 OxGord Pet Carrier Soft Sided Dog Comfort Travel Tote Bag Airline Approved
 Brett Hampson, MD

++++++++++++++++++++

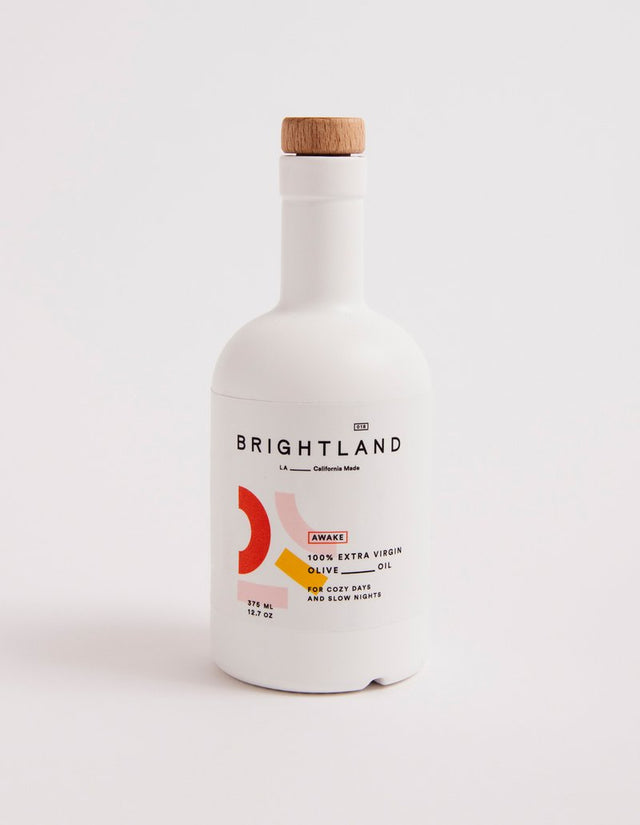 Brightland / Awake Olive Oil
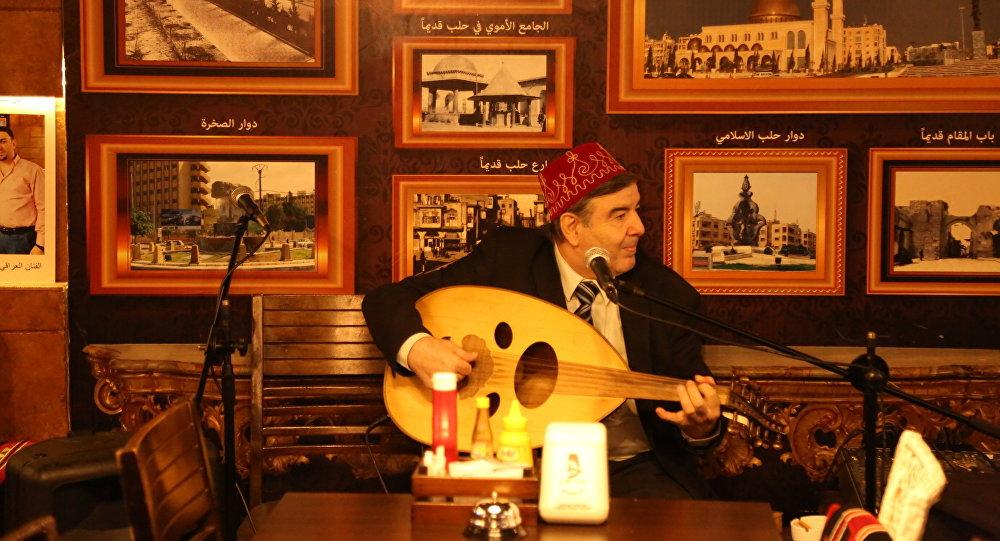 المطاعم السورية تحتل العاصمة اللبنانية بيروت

++++++++++++++++++++

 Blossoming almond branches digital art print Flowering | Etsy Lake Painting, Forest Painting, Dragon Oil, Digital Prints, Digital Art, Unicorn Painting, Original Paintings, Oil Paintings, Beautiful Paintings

++++++++++++++++++++

What you are asked to do —
The answer is the lines above between the line holding "OxGord Pet Carrier" and the line holding "Brett Hampson, MD", inclusive, each written out exactly, and no others.

Written solution —
 OxGord Pet Carrier Soft Sided Dog Comfort Travel Tote Bag Airline Approved
 Brett Hampson, MD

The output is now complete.